▶ **What you should do**
Only the lines from the one containing "How far asunder" to the end of the records belong in the output; print them exactly.
[start]
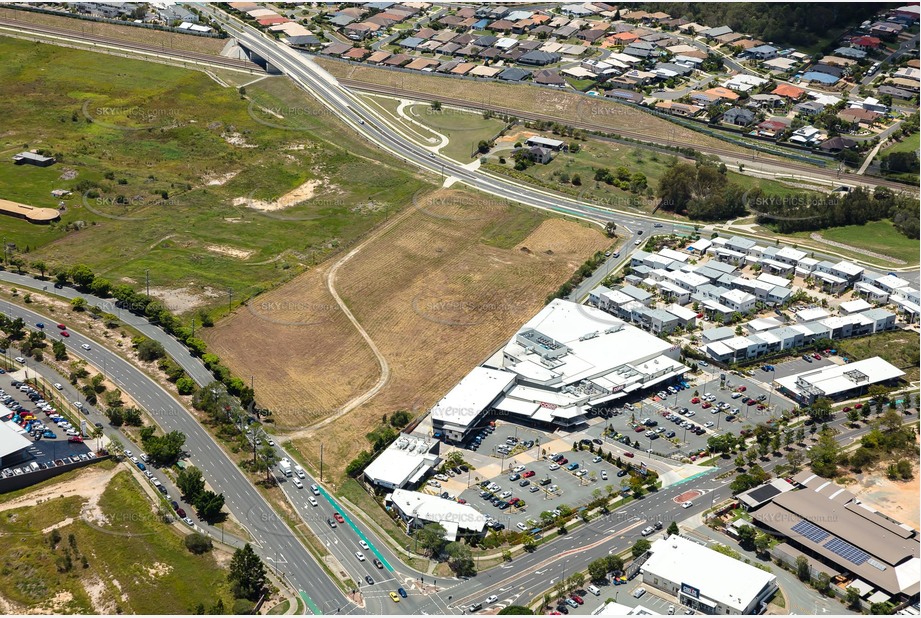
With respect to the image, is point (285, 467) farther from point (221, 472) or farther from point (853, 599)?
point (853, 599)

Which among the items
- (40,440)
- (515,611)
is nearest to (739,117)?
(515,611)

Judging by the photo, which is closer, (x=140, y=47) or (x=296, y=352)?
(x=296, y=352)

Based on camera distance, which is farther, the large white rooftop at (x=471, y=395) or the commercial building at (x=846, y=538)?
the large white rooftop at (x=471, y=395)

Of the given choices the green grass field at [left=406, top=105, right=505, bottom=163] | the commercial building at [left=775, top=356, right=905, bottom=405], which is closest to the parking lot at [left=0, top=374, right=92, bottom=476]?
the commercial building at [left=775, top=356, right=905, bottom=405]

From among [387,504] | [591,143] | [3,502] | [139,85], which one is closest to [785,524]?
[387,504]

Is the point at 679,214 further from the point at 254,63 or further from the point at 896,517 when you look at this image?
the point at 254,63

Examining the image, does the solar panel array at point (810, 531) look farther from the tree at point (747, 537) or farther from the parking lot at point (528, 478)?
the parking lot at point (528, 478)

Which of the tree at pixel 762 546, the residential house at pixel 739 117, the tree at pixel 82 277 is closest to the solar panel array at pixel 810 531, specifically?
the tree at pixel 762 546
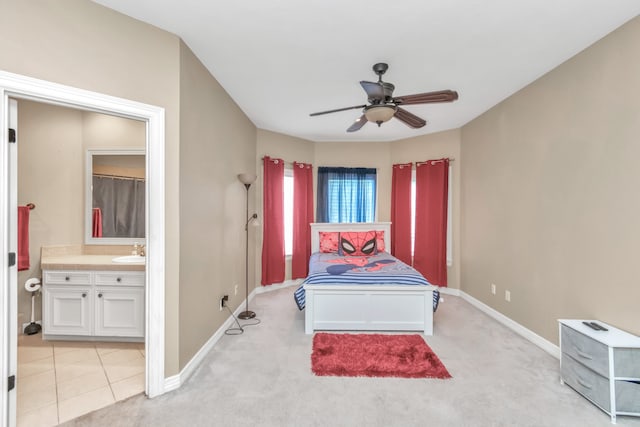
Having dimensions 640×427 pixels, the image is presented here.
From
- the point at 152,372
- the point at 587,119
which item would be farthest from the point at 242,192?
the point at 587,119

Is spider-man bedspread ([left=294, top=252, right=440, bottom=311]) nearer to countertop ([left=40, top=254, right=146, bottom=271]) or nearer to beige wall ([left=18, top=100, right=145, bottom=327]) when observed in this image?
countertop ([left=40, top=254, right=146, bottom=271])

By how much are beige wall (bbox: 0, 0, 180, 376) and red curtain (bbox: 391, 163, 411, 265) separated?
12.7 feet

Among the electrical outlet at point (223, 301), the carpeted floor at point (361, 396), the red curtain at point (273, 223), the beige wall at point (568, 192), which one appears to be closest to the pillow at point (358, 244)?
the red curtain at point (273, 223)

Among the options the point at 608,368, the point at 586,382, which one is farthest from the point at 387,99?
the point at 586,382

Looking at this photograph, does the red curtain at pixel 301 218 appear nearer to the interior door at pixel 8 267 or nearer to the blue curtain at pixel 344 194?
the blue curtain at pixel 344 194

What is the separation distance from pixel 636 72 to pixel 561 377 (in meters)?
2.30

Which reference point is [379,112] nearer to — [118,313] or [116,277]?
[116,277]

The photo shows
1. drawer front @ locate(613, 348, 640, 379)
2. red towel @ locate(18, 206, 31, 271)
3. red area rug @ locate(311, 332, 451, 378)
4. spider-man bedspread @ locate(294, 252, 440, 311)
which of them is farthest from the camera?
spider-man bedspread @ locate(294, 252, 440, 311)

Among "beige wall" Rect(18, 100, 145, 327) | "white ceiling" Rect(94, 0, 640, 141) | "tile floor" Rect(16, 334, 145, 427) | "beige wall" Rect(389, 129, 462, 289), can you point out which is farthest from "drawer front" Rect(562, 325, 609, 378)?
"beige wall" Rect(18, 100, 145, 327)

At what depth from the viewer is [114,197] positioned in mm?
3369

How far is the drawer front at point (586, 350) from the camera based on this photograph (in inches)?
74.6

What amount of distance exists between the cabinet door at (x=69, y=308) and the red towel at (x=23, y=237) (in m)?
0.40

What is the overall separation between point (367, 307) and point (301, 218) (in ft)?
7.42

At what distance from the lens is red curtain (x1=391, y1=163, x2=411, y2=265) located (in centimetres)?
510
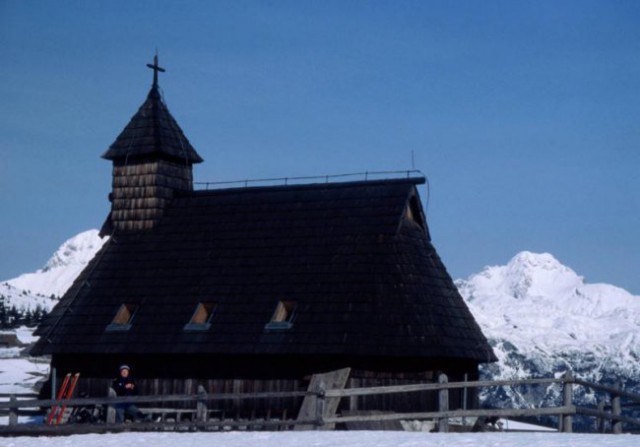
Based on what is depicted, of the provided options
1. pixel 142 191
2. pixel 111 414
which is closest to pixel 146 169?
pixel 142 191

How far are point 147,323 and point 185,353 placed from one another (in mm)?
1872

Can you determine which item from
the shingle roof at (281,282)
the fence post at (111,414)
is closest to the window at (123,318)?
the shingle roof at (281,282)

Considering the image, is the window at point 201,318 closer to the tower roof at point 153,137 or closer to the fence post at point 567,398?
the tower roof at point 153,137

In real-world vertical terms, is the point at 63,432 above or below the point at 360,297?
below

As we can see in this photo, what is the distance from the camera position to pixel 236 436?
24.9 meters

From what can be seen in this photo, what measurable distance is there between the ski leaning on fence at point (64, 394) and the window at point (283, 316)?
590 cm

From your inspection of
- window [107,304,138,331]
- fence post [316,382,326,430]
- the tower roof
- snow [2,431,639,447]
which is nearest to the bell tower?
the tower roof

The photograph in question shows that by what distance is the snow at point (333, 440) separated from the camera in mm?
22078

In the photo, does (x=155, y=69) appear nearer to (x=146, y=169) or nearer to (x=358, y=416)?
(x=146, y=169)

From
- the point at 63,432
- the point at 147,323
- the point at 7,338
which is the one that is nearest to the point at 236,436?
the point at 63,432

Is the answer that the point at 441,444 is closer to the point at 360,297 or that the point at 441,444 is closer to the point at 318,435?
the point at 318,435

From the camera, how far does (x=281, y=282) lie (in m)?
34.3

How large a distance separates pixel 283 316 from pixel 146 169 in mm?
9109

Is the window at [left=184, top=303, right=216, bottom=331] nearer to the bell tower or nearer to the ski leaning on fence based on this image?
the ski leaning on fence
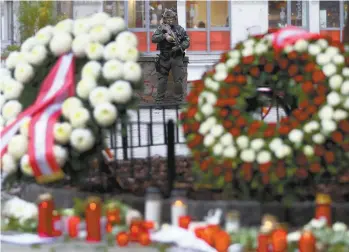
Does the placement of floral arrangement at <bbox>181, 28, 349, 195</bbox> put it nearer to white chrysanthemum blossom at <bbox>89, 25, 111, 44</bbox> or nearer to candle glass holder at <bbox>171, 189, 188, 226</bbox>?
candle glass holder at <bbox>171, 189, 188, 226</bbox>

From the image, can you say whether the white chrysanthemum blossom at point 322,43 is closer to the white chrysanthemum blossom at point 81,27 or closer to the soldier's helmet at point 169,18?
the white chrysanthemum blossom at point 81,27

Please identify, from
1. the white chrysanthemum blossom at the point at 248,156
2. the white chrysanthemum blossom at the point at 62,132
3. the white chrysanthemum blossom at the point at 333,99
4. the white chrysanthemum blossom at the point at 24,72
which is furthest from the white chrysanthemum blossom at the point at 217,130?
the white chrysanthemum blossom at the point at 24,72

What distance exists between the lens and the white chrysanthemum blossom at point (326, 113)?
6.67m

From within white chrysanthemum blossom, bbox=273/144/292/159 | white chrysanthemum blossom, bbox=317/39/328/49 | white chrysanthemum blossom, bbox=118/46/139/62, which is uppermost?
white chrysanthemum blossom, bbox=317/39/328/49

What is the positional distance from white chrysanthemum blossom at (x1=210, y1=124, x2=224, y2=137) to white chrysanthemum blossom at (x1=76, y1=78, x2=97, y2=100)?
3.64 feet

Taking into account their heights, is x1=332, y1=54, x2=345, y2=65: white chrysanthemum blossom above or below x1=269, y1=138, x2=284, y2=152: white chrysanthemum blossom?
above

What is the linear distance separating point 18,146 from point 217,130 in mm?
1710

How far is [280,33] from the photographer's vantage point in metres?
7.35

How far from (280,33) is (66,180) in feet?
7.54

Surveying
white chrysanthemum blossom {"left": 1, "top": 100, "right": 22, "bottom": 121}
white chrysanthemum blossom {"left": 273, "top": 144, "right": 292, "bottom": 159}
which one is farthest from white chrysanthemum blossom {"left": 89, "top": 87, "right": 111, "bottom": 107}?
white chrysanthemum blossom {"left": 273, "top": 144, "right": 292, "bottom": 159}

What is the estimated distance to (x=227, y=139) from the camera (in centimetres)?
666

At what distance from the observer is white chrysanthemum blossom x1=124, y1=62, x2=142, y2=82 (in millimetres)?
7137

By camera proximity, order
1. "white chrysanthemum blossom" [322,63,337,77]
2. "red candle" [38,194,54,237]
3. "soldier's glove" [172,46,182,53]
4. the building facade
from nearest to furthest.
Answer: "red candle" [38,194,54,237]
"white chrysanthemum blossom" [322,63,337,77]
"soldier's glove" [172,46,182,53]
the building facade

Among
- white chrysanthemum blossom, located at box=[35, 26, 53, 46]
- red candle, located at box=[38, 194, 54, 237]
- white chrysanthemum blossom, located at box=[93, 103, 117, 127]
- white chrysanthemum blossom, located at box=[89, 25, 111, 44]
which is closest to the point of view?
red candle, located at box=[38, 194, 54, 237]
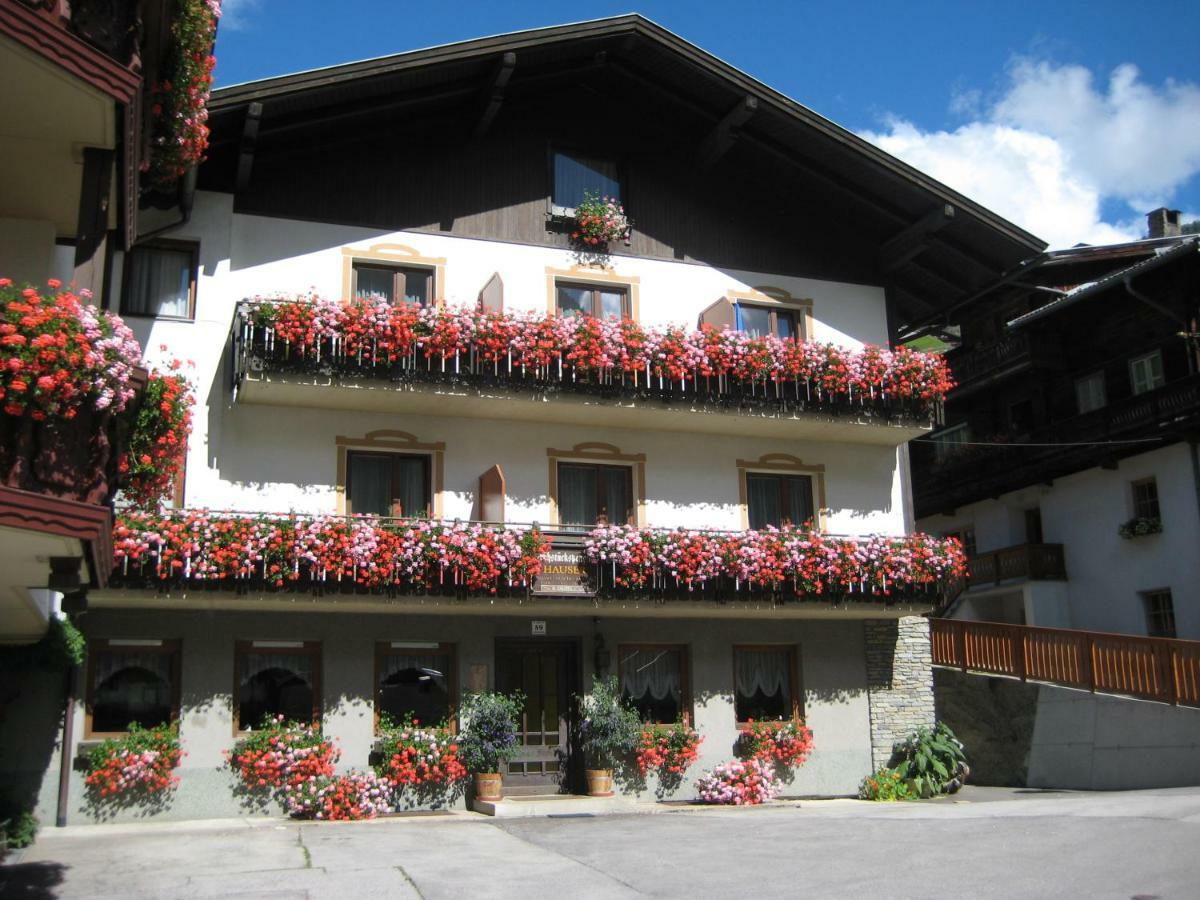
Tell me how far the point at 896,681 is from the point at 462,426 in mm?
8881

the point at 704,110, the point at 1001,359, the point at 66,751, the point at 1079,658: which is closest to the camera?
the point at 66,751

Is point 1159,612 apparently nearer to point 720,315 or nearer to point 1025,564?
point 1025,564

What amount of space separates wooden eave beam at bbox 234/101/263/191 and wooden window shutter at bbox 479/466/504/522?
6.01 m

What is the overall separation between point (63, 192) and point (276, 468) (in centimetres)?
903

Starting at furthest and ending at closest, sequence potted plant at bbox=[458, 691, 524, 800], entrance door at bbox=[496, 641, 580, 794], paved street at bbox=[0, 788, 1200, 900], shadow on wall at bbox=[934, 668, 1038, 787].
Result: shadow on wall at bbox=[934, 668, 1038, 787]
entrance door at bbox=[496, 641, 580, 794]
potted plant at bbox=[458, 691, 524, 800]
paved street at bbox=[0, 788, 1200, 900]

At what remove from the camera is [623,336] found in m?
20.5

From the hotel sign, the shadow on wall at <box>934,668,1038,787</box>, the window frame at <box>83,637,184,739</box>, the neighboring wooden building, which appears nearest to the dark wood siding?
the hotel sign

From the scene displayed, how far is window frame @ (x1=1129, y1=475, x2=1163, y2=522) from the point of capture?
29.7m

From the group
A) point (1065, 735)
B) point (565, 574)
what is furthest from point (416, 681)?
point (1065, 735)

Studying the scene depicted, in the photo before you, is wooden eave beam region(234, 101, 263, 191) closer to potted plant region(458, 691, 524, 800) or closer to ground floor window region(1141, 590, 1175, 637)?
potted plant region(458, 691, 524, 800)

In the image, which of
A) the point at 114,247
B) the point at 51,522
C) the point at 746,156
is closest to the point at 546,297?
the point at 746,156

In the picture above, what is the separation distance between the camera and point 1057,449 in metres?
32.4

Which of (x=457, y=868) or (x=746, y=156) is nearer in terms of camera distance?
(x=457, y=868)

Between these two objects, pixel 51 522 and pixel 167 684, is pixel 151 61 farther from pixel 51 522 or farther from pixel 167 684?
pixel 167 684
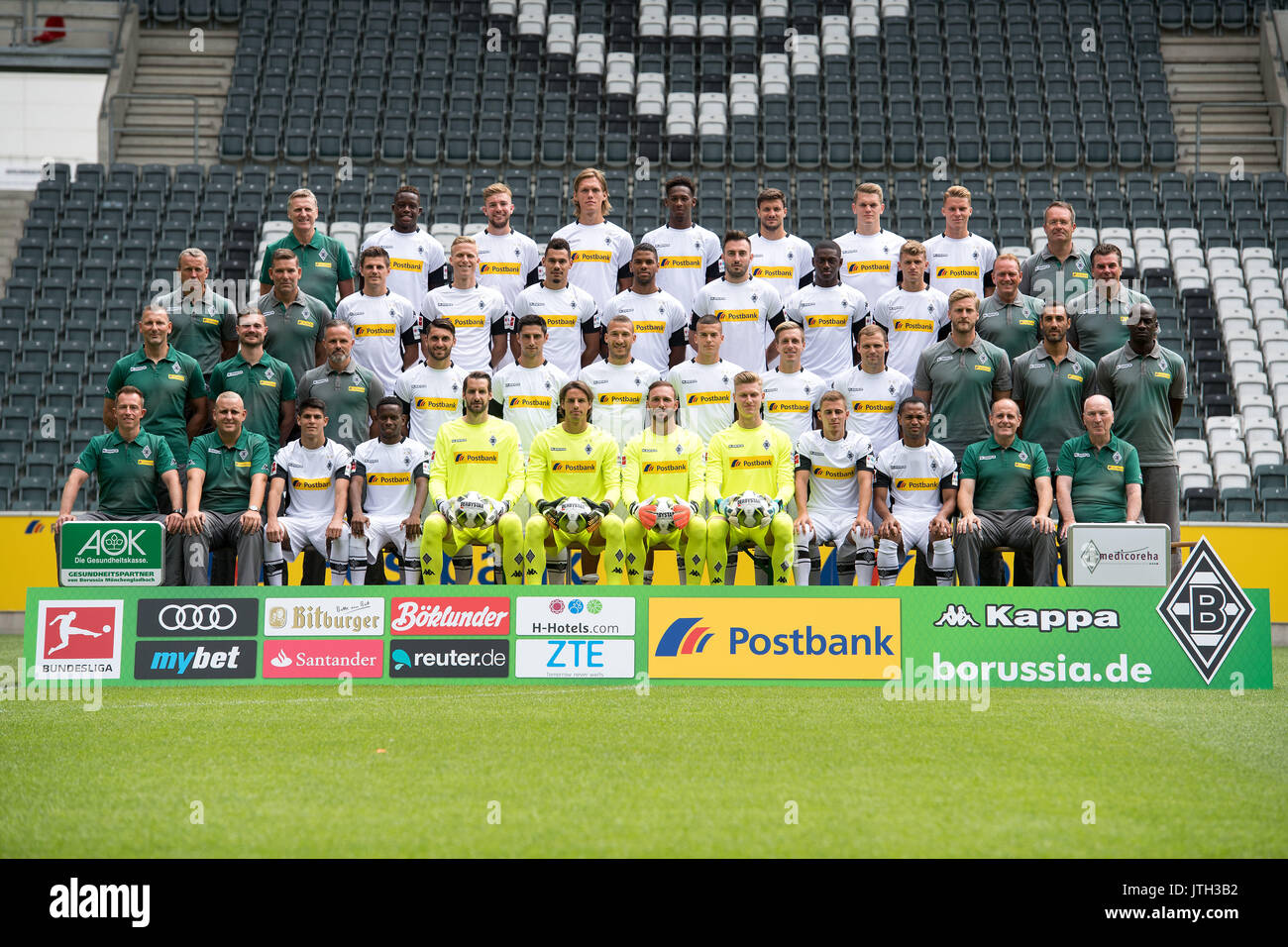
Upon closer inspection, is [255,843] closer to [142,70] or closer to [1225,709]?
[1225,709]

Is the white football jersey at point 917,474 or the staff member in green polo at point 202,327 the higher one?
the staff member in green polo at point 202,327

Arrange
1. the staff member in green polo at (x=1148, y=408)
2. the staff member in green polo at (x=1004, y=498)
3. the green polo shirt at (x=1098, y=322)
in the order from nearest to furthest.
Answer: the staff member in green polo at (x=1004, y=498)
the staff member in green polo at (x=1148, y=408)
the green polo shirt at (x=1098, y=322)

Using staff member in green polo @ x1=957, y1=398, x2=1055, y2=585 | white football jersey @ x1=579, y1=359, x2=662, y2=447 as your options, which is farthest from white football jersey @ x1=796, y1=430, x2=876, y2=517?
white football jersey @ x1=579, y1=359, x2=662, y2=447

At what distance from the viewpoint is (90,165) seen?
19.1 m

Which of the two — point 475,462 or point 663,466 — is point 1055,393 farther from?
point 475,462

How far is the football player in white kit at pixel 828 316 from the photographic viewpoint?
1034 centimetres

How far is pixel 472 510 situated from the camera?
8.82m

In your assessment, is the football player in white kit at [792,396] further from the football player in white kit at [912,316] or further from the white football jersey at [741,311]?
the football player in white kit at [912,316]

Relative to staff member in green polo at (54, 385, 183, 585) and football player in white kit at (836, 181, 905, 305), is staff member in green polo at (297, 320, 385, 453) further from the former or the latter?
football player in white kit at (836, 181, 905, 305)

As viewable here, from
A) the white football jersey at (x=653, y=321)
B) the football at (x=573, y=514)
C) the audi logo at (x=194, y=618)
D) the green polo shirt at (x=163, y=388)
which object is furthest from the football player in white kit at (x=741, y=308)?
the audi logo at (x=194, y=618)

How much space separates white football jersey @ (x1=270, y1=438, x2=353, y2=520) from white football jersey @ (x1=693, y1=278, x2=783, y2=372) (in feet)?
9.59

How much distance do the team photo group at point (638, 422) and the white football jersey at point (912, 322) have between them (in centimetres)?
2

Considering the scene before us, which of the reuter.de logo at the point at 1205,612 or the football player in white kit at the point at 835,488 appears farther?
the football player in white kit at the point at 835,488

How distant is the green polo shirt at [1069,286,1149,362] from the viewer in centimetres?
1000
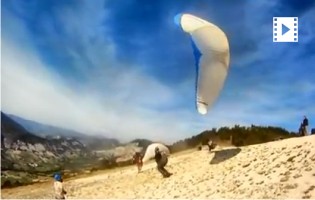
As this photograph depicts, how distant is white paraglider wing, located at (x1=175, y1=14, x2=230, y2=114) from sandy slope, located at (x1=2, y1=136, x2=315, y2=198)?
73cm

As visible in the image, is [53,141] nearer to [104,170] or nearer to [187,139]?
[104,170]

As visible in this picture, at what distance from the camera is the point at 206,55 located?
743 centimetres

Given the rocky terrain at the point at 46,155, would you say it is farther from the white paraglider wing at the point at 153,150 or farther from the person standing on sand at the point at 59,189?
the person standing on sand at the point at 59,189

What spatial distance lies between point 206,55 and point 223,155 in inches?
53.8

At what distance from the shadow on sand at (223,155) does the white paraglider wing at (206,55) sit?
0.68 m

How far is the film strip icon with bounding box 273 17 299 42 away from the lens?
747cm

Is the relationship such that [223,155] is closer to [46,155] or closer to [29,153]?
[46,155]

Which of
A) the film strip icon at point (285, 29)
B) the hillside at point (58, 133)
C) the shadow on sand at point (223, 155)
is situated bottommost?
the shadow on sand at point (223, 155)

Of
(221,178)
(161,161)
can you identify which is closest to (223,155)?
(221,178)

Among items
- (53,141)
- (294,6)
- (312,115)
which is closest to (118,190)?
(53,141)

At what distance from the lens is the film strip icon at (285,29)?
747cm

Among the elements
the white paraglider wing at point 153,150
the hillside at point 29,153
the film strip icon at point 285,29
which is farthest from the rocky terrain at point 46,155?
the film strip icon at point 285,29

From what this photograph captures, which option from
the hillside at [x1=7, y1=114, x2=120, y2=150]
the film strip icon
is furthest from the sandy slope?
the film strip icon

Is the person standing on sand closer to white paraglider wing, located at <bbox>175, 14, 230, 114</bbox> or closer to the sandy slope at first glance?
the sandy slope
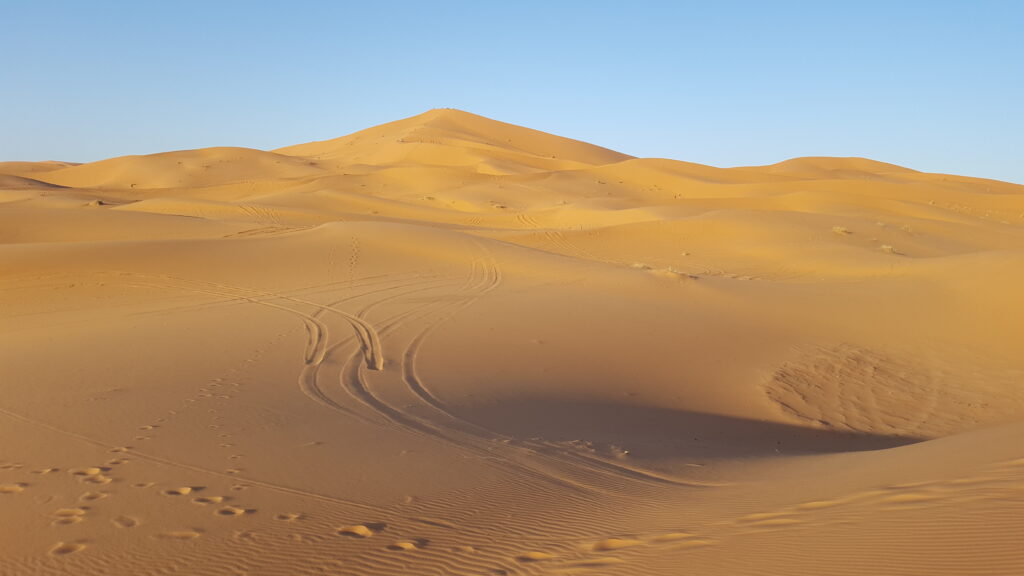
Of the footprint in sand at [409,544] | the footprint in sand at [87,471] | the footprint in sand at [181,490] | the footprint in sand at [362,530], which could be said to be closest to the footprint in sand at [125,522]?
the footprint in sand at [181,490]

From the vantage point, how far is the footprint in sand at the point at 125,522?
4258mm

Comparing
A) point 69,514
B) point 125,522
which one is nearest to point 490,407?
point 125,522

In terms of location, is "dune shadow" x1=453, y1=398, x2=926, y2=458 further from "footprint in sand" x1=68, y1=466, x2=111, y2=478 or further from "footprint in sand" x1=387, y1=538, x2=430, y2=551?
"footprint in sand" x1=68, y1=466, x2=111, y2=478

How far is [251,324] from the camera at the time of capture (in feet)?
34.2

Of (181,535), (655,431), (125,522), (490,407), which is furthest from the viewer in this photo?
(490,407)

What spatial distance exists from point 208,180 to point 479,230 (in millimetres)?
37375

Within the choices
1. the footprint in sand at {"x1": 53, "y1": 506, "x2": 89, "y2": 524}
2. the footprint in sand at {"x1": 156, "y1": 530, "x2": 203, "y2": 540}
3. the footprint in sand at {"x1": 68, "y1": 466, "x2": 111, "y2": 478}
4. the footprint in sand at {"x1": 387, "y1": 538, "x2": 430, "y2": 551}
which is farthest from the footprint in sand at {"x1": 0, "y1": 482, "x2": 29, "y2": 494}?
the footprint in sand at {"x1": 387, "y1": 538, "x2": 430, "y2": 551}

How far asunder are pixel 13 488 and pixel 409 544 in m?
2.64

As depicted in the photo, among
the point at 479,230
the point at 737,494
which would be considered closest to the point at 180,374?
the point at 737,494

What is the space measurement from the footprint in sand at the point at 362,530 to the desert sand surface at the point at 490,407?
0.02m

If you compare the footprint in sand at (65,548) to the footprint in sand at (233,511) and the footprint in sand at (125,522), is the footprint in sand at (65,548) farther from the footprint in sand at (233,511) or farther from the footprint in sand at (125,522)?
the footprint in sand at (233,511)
[end]
▶ **Response to the exercise**
How far asunder are pixel 13 488 and pixel 409 544 in m?
2.64

As depicted in the photo, among
the point at 479,230
the point at 737,494
which would be considered closest to the point at 180,374?
the point at 737,494

What is the space measurement from the footprint in sand at the point at 362,530 to the desert sand surface at the point at 490,407?
0.02m

If you compare the footprint in sand at (65,548) to the footprint in sand at (233,511) and the footprint in sand at (125,522), is the footprint in sand at (65,548) farther from the footprint in sand at (233,511) or farther from the footprint in sand at (125,522)?
the footprint in sand at (233,511)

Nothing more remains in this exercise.